OBJECTIVE:
Return each line from the rows below that contains the word "camera". Case matters.

SUPPLIED DATA:
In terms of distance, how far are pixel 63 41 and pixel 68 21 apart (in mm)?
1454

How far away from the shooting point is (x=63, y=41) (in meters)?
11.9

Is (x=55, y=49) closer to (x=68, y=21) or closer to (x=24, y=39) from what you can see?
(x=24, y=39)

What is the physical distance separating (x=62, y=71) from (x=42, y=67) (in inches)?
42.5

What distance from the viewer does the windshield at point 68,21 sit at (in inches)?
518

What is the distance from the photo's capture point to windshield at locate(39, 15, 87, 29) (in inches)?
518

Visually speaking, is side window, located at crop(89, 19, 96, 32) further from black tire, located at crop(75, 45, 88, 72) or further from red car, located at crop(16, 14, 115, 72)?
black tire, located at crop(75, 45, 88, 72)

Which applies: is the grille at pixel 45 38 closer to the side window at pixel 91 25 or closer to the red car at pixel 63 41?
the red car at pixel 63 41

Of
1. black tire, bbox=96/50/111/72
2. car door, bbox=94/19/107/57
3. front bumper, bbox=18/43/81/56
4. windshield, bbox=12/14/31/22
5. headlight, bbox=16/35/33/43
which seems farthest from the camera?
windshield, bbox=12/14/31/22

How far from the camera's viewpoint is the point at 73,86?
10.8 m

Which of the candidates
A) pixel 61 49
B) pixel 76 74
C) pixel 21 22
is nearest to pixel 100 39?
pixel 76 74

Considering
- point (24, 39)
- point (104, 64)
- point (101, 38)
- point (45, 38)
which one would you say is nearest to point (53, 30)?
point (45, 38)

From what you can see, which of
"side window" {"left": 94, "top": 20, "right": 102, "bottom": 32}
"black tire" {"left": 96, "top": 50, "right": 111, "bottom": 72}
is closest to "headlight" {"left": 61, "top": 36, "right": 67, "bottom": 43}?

THE REPLY:
which seems farthest from the camera?
How far from the camera's viewpoint is the point at 73,86?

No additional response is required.